Detail: wOBA is not defined in your article.

Solid piece.
As a primer, this will help:
Overall I agree with thenamestsam,

but wasn't there a rule about being worked inside, really close inside, by the pitcher next time he sees you if swing at his 3-0 pitch? There should be.
Interesting stuff.

I think the people complaining about your way of breaking the problem down are missing the point. You can't say "only swing at strikes" because batters don't have that skill. They can only decide in advance to not swing at ANYTHING, or to be willing to swing. Once they are willing to swing, they can be fooled, or get overanxious, or just plain miss.

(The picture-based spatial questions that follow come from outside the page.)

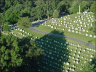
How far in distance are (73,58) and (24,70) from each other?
10.0 m

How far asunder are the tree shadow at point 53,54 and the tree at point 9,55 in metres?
5.88

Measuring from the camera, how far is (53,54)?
27.6 meters

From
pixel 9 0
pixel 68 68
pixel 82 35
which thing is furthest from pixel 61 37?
pixel 9 0

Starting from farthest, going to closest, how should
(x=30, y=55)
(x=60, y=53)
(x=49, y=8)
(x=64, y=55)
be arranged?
1. (x=49, y=8)
2. (x=60, y=53)
3. (x=64, y=55)
4. (x=30, y=55)

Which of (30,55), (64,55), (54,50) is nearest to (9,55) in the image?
(30,55)

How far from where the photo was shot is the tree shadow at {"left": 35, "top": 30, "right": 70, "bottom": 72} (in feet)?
77.9

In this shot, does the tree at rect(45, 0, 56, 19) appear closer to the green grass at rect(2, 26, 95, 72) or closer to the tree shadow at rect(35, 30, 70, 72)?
the tree shadow at rect(35, 30, 70, 72)

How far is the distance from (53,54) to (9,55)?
11010 millimetres

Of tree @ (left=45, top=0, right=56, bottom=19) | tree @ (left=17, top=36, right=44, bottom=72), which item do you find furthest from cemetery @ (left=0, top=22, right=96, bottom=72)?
tree @ (left=45, top=0, right=56, bottom=19)

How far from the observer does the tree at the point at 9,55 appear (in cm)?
1772

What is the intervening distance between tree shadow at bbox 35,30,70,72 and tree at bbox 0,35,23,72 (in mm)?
5883

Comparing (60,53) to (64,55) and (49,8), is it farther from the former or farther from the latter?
(49,8)

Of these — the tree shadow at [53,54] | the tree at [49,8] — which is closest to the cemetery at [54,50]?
the tree shadow at [53,54]

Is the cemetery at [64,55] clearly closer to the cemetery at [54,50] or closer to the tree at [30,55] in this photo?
the cemetery at [54,50]
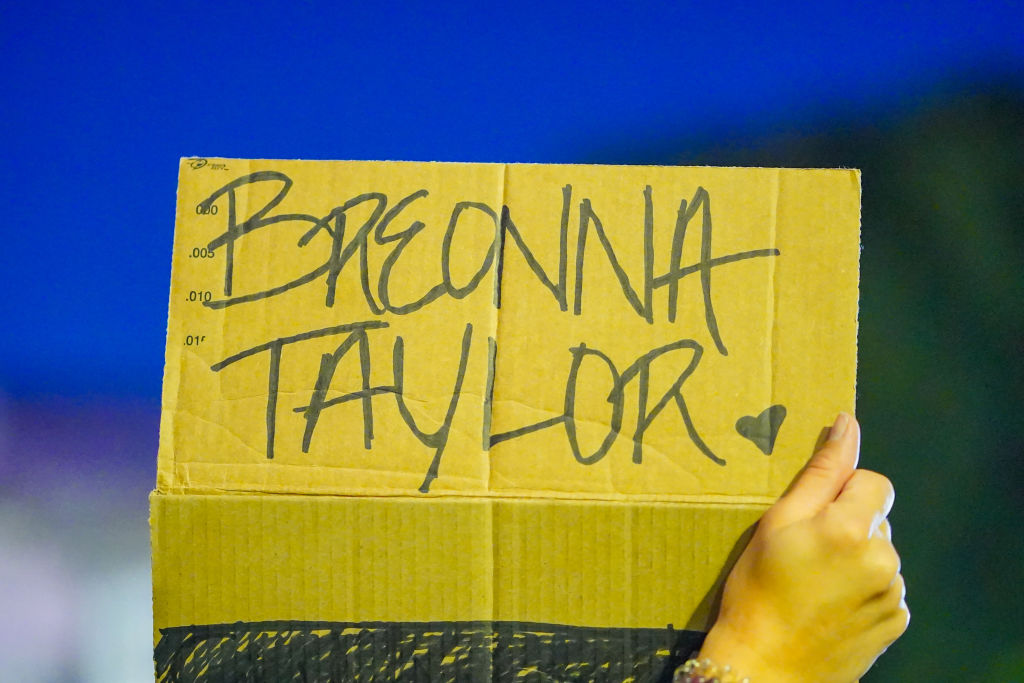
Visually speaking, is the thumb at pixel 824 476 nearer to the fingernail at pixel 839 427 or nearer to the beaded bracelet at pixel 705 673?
the fingernail at pixel 839 427

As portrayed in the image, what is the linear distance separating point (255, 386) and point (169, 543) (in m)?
0.16

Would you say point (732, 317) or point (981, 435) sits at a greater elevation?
point (732, 317)

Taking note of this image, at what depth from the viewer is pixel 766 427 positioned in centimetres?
64

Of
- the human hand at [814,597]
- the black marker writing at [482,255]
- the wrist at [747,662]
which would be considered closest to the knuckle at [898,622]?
the human hand at [814,597]

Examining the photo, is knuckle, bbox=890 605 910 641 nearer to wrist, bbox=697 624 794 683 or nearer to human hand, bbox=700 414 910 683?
human hand, bbox=700 414 910 683

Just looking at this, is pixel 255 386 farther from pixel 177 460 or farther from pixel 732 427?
pixel 732 427

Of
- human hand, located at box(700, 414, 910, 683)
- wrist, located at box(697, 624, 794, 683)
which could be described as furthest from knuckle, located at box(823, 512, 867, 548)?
wrist, located at box(697, 624, 794, 683)

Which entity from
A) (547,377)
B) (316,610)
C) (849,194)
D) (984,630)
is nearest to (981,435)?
(984,630)

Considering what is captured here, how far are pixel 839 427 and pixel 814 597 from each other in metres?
0.14

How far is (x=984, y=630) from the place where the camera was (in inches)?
42.4

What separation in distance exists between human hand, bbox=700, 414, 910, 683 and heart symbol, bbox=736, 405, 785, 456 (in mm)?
51

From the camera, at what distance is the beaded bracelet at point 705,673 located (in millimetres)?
583

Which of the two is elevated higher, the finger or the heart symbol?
the heart symbol

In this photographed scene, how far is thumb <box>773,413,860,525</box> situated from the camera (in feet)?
A: 2.01
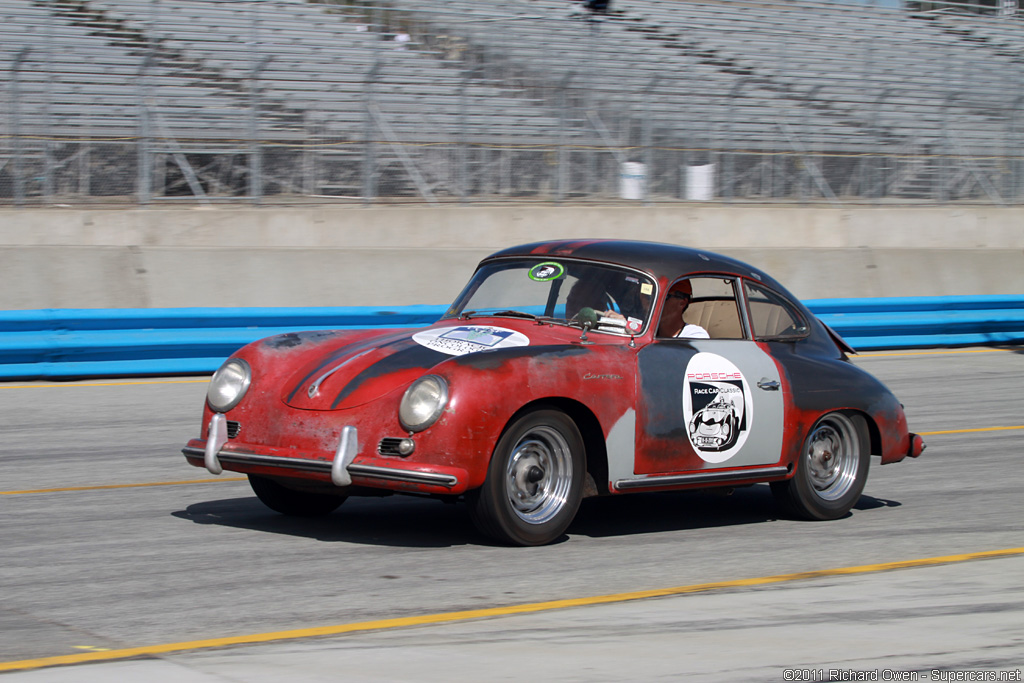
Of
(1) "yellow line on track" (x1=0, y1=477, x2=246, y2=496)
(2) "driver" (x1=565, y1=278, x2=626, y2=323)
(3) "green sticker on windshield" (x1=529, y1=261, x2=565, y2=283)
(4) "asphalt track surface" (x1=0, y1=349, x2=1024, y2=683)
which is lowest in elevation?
(1) "yellow line on track" (x1=0, y1=477, x2=246, y2=496)

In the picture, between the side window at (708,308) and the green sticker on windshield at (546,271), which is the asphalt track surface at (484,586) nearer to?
the side window at (708,308)

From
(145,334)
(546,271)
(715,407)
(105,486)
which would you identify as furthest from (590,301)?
(145,334)

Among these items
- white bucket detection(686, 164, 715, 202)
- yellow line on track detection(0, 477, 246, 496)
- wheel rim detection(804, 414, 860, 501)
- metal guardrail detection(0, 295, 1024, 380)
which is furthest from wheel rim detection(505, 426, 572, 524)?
white bucket detection(686, 164, 715, 202)

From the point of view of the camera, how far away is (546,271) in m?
6.65

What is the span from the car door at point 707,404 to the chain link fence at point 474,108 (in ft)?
35.0

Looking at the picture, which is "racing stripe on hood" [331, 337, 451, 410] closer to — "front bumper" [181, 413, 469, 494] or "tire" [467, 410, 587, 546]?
"front bumper" [181, 413, 469, 494]

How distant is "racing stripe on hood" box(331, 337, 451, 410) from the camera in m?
5.65

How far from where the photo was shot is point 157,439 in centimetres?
885

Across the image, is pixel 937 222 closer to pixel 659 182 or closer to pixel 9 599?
pixel 659 182

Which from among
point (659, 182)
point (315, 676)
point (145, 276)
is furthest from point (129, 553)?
point (659, 182)

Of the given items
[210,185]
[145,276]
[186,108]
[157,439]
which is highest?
[186,108]

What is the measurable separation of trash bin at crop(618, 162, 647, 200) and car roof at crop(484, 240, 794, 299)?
11.8 metres

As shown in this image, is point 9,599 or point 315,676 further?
point 9,599

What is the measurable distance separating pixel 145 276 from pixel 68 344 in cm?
165
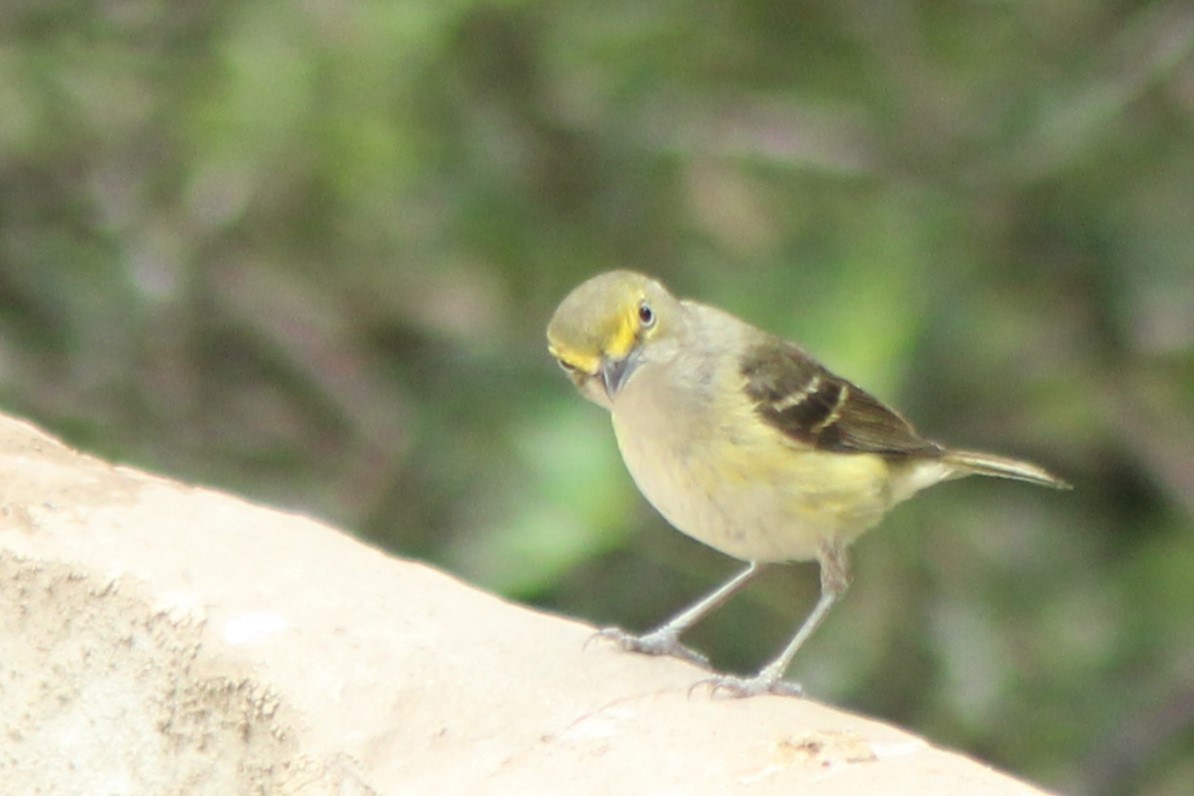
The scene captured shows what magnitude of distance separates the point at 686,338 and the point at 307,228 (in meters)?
2.55

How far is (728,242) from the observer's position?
6473 mm

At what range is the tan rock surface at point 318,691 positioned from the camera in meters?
3.37

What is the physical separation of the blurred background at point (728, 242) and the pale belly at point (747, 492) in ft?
3.35

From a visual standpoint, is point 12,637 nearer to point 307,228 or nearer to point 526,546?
point 526,546

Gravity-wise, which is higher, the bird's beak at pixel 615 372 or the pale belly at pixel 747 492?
the bird's beak at pixel 615 372

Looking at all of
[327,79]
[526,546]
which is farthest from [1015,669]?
[327,79]

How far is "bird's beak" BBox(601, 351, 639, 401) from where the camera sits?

As follow-on work, it might be interesting to see if it's possible to characterize the type of hitter who gets the biggest wOBA boost from swinging at 3-0 pitches. It looks like it's the already-selective power hitters, but quantifying that difference might be fun.
I thought this was a very interesting article, is a common question for anyone who's played baseball, and I'm surprised it hasn't been taken before. I too think I'd rather see it broken down by manager than team, and I'd be curious to see the splits on when a team is winning vs losing to see if that changes anything.
One point I noticed that doesn't seem to have been mentioned yet: the guys who never swung at a 3-0 pitch are almost all really fast (Kendall and Youkilis excepted, and Kendall once was fast) and almost all have below average extra-base power (Youkilis, Biggio and Granderson excepted). The guys who frequently swung are almost all really slow middle of the order hitters (Soriano excepted).

I wonder if there's a tendency for players to swing at the 3-0 more with someone on base. With men on base already, trading a little bit of on base percentage for a bit of slugging percentage can be a good deal for the team. Also, walks are more valuable for faster players, especially if first base is open.
Interesting analysis. The biggest hole that I see is that it doesn't consider runners on base. Especially for free swingers, seeing one or two runners in scoring position and a 3-0 count may increase his temptation to swing away. OTOH, he may be more reluctant to swing if there were no runners on or only a runner on 1B (in that case because taking a walk puts a runner into scoring position).

In addition, swinging away may depend on what inning it is, how many outs there are, what the score is.

So, although you have a relatively small number of cases to deal with, you should do the full analysis of the potential risks and payoffs of swinging away, not just using a general wOBA calculation but one that takes the base-out situation into account as well as the inniner and score.
Great article.

I'm not sure how to articulate this, but I think we need a tripartite analysis: looking at wOBA on a take vs. a swing lumps together the two kinds of takes (those leading to a walk and those to a 3-1 count) as well as the two kinds of swings (those leading to a 3-1 count and those leading to a ball in play.)

Imagine an ideal hitter who swings only when, if he does not, the will become 3-1. Then what we want is wOBA(swing in 3-0)-wOBA(in 3-1). And that, I'm guessing, will favor swinging in 3-0.
Most important thing here is the type of hitter. Why would David Eckstein ever swing on 3-0 when he has no chance of hitting a home run and his best case scenario is 9 times out of ten the same as a walk. Whereas Adam Dunn has a good chance of doing damage on a 3-0 count.

I think a good study would be to see how "power hitters" and non-power hitters" fare when they take or swing on a 3-0 count. Since the advantage in swinging is increased power and the advantage of taking is increased obp.